Figure 4. PTBP1 response to H₂O₂-induced degradation varies in different breast cancer cell lines.

A: Western blot analysis examining PTBP1 expression in MDA231, MDA453, MDA468 and MCF7 cells treated with 1 mM H₂O₂ for 18 hours. Representative biological duplicates are shown. B: MDA453 cells are resistant to H₂O₂-induced PTBP1 degradation. Top panel: MDA453 cell were treated with different concentration of H₂O₂ and cell lysates were subjected to Western blot analysis with antibodies towards PTBP1 and β-actin. Shown blots are representative of four independent experiments with similar results. Bottom panel: densitometry analysis of PTBP1 protein levels normalized on β-actin levels. Averages for representative biological duplicates for each treatment are shown.
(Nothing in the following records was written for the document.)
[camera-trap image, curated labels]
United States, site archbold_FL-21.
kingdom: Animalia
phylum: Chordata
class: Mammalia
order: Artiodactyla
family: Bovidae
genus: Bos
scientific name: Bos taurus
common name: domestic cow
Figure 5. H₂O₂ cytotoxicity analysis in MDA468 and MDA453 cells.

Survival curve was generated in response to H₂O₂ dosage using trypan exclusion method and expressed as % of survival to untreated controls. Mean ± SD of three independent passages performed in triplicates are shown, *- p<0.05 by Student's t-test in comparison to control.